Electron code crashing?

I have an Electron deployed at a test site. The Electron is part of a system that was originally developed on the Core (over a year ago) and ported and well tested on 7 Photons for over a year. The same hardware and firmware is being used on the Electron as on the Photons.

When I got the Electron a few weeks ago, I plugged it into my test system (that was running with a Photon) and I flashed the firmware to it. It ran just fine. I burned it in for over a week with no problems at all. Two days ago, I installed the system at a test site and it has been running fine, until just now. This evening, I tried to read data from it and it did not work. The Dashboard shows that it is on-line and my javascript based debug client logs into the cloud, finds the device is online and can communicate with it. The javascript receives a cloud report of all cloud functions and variables - just fine. However, I was unable to read any cloud variables at all, nor could I access any cloud functions - timeout and error returned in all cases.

The device is at a test site, so I cannot get to it readily to see what the LEDs say. But I did go and OTA re-flash the firmware to it (this was the only way that I could think of to remotely reset the device). It flashed OK and now everything works. But I have no idea what went wrong. The firmware has been tested for many many months on multiple Cores and Photons (about 10 such devices in all) and it does not crash for any reason. So, I cannot account for what happened – I assume that the firmware crashed somehow because of the behavior (the cloud reports all cloud functions and variables but I cannot access any of them on the device).
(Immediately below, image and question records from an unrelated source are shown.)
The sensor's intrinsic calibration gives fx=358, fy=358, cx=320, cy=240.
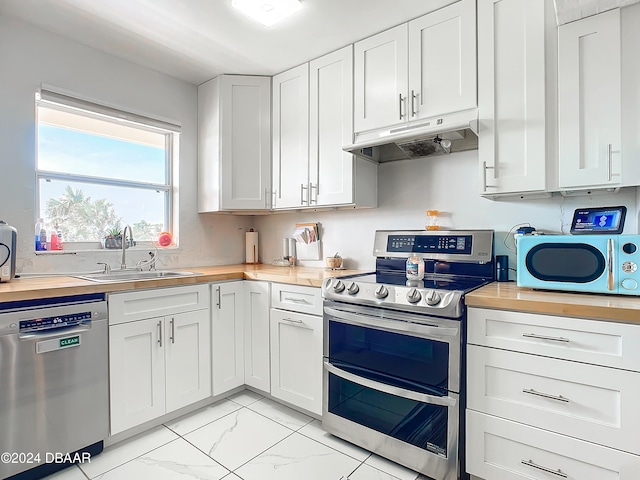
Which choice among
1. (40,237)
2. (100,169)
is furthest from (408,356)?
(100,169)

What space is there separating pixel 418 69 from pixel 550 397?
5.73 feet

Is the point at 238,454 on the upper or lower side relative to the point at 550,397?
lower

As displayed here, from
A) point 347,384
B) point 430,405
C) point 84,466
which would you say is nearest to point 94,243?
point 84,466

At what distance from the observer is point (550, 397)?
1.40 metres

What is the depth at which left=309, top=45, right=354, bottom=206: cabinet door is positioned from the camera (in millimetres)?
2357

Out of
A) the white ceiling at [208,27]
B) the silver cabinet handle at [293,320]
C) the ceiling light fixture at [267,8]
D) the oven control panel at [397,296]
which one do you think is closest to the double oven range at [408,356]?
the oven control panel at [397,296]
If anyone has ideas about this, I would appreciate knowing about them. Other than ideas about what might have happened, it would be nice to have more information from the Dashboard. At present, there is a big gap between what is available from the dashboard and what I can see from my debug client. Again, the debug client does read metadata about cloud functions and variables from the Particle cloud. This information was correct, but the functions and variables could not be accessed (none of them). And I do not know of any way to remotely reset the device other than to flash the code OTA (which is expensive, G3 data-wise). At the very least, the ability to perform a remote reset from the dashboard would be welcome. Any additional information (such as the time of the last communication to the cloud and anything the device can say about running user code) would be more than welcome. I think that such improvements to the dashboard are necessary to support operations where the Particle devices are deployed in remote (from the developer) locations.

I see my Electron as connected when I know it has been sleeping for long periods. for example, MyElectron has been asleep for 6 days:

You could try to write into your firmware a System.reset() if the device doesn’t connect to a server or receive a publish from another device (or Watchdog timer if it is locking up).

You can also experiment with System Modes, if you are not already using that.

The Core took a long while to iron out and get really stable, the Photon took less time and got really stable, I suspect once there are a lot of use cases (like yours) that get developed and debugged, the Electron will stabilize, and hopefully in less time.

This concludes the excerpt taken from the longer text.